• [STATED GOAL A]: Translate this sentence from the passage about Pancho Villa and the Mutual film into Spanish: "He did not react well when the United States chose to back the Carranza government in Mexico."
• [STATED GOAL B]: Reproduce everything in the passage about Pancho Villa and the Mutual film from "Harry Aitken, head" down to "time around.".

____ EXTRACTED TEXT

The result was by all accounts a terrible movie.
Harry Aitken, head of
Mutual, complained that the final version showed way too much of Pancho Villa
strutting his stuff for the cameras and not nearly enough actual warfare. Aitken
went to Mexico personally to deliver his review of the movie and Villa’s role
in it. The movie was a stinker, he told Villa, but he offered him another chance,
a remake. Villa happily agreed and promised the studio a much better war the second
time around.
Villa went on to commit what agents and publicists today would
call public relations blunders. He did not react well when the United States chose
to back the Carranza government in Mexico. He murdered, pillaged and plundered
and his victims included Americans. Part of his motive in Villa’s murderous tantrum
appears to have been a rip off by an arms dealer who, in an act of wonderful irony,
sold Villa blank movie ammunition; Pancho Villa clearly expected real bullets.

________
____ RECORD EXCERPTS

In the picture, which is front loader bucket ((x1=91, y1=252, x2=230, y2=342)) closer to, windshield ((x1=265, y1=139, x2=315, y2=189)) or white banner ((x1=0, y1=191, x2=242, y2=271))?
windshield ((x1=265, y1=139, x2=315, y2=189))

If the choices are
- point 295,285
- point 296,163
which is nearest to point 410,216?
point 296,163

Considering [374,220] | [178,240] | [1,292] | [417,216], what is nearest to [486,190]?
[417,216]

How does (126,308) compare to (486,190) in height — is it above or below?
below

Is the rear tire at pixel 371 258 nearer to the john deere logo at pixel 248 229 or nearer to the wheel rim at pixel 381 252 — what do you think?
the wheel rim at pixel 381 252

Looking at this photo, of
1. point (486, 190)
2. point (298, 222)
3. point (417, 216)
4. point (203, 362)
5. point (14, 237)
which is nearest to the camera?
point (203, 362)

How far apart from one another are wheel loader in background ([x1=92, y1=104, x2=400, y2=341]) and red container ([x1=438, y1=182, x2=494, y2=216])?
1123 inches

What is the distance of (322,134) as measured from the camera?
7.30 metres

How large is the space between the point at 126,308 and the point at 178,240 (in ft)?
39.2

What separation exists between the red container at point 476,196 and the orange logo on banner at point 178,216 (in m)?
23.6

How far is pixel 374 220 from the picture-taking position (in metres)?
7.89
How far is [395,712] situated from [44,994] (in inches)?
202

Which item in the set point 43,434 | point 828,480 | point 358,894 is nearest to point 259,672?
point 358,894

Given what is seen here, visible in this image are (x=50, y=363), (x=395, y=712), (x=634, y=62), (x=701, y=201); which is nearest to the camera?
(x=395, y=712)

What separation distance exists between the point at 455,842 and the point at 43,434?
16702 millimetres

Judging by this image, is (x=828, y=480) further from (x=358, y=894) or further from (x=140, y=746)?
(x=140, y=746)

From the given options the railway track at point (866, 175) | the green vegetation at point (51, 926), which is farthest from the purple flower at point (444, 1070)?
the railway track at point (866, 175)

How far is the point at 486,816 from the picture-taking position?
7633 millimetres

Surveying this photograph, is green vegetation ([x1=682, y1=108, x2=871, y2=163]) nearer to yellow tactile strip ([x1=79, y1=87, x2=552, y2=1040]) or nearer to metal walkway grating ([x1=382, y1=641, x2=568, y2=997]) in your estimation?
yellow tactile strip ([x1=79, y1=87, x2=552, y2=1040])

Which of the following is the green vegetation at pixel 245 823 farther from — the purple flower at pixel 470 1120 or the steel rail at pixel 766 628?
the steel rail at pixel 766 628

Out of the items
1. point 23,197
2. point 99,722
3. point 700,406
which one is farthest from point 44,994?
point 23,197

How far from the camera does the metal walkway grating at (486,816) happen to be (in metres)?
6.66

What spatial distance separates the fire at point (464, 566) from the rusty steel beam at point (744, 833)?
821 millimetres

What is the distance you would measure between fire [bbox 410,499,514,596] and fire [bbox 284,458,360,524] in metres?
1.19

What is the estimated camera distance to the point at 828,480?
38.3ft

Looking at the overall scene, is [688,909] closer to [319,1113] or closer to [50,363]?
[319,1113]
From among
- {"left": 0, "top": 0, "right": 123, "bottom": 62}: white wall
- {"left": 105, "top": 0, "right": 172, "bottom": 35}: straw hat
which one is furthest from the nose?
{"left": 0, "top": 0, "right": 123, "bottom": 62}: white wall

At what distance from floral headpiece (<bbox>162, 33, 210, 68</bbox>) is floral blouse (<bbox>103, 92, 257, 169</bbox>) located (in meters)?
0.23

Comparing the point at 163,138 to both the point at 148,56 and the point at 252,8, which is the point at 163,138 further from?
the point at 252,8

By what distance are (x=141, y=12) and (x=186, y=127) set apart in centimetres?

________
____ RECORD EXCERPTS

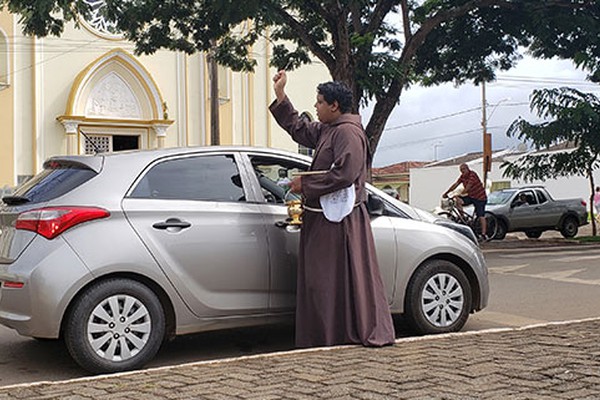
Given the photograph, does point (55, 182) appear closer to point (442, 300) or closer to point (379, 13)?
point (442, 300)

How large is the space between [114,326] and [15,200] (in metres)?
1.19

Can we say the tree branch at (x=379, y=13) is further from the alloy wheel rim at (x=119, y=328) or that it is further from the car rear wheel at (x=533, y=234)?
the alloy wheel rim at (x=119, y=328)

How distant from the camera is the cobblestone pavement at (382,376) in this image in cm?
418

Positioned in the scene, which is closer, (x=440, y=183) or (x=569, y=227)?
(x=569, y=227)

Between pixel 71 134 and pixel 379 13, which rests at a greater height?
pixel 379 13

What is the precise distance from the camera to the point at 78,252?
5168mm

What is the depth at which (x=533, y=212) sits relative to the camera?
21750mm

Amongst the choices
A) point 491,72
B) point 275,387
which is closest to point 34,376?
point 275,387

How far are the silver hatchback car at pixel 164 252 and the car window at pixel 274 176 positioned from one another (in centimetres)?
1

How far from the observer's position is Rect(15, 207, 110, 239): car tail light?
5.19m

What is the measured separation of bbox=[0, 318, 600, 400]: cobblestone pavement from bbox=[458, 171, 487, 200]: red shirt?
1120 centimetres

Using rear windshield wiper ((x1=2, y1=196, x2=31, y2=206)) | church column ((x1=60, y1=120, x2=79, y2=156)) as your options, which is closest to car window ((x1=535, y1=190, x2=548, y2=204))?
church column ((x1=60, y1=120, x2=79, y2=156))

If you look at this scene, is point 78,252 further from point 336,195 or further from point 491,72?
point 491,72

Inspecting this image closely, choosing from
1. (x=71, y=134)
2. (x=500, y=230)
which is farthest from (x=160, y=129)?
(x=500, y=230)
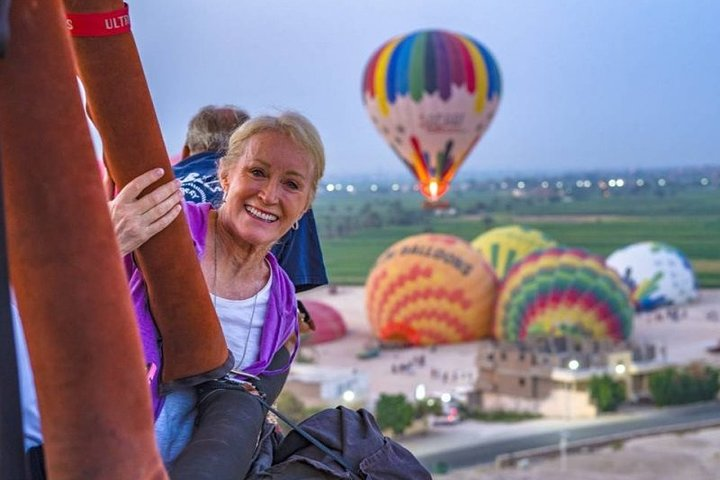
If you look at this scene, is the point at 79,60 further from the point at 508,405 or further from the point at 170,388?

________
____ RECORD EXCERPTS

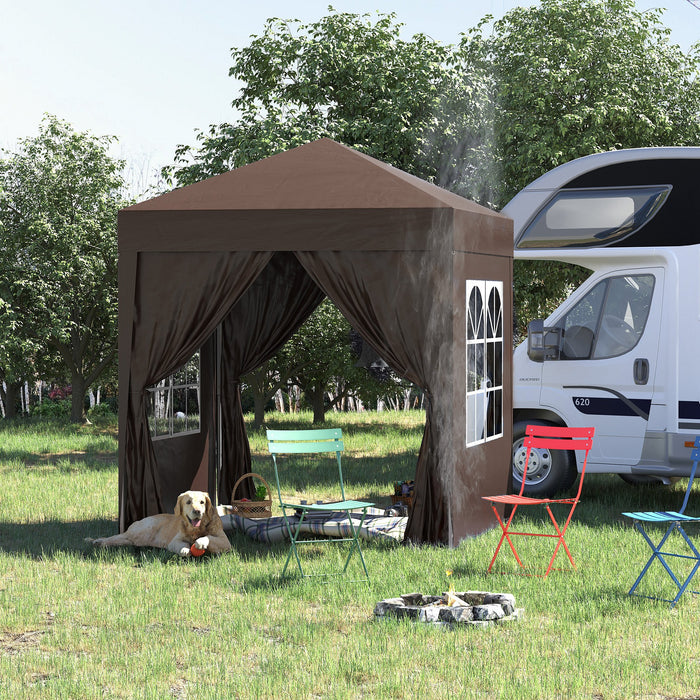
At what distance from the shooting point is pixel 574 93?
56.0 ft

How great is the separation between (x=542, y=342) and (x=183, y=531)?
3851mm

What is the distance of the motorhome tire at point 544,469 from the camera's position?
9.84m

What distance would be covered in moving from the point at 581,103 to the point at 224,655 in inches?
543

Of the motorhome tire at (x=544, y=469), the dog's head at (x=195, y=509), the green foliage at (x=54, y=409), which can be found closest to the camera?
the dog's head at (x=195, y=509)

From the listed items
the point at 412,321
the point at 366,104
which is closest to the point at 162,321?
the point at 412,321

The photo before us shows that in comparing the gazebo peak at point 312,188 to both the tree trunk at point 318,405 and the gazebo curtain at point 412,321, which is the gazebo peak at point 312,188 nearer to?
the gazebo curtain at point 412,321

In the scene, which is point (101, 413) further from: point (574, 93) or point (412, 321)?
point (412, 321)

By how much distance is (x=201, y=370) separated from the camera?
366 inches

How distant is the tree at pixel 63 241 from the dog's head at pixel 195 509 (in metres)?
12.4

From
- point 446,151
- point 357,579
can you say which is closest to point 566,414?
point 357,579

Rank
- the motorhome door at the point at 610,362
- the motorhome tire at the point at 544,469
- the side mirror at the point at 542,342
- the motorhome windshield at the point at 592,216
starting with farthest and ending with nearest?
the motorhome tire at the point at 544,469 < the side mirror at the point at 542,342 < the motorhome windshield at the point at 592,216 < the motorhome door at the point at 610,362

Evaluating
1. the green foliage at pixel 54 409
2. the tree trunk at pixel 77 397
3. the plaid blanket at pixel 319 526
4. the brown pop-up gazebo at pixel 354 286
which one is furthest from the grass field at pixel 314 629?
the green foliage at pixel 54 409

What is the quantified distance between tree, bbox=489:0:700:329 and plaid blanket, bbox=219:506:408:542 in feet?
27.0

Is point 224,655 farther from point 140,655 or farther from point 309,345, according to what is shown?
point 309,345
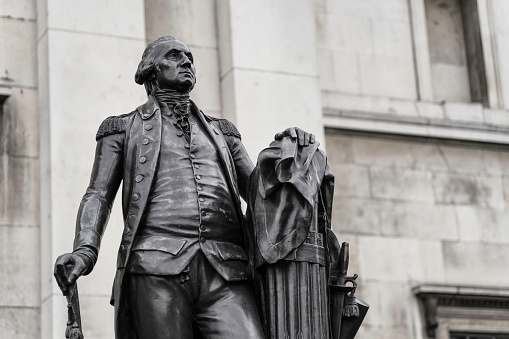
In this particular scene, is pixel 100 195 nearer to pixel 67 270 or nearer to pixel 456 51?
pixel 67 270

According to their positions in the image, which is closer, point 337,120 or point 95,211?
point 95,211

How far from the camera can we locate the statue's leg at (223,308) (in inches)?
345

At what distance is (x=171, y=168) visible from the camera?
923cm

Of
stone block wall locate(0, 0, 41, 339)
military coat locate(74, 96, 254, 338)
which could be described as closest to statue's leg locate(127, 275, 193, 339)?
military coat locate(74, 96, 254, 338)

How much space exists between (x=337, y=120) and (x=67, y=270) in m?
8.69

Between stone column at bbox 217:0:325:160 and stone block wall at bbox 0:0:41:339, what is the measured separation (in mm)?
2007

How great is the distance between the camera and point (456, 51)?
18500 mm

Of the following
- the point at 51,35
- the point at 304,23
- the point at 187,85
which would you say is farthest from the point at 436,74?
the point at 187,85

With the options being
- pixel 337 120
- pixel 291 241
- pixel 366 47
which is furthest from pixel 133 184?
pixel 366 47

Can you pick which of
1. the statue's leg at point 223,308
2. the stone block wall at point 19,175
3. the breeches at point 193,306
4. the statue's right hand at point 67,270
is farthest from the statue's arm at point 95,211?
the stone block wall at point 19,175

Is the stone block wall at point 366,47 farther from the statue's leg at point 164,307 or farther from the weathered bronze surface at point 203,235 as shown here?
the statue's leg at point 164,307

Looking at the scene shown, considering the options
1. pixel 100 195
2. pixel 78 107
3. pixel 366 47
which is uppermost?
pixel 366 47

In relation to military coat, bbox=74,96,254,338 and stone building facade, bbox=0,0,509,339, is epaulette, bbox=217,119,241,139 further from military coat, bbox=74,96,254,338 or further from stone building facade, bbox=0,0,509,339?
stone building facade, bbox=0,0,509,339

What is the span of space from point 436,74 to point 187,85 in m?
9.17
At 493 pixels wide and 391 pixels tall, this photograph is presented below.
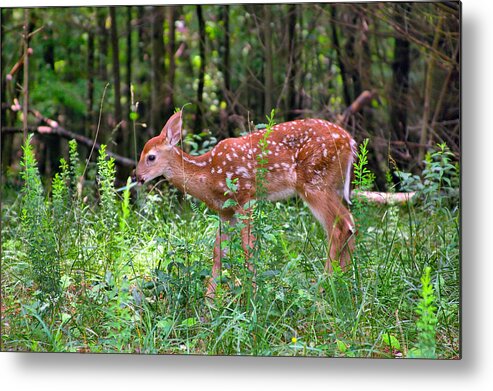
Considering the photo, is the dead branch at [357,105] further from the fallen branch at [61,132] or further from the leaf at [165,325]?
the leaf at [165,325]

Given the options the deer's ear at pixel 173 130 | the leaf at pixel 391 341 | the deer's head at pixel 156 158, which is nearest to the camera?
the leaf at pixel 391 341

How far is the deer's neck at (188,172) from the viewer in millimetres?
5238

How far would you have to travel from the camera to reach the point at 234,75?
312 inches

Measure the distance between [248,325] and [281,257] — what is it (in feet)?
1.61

________

• [TASK ANSWER A]: No reaccionó bien cuando los Estados Unidos decidieron respaldar al gobierno de Carranza en México.

• [TASK ANSWER B]:
Harry Aitken, head of
Mutual, complained that the final version showed way too much of Pancho Villa
strutting his stuff for the cameras and not nearly enough actual warfare. Aitken
went to Mexico personally to deliver his review of the movie and Villa’s role
in it. The movie was a stinker, he told Villa, but he offered him another chance,
a remake. Villa happily agreed and promised the studio a much better war the second
time around.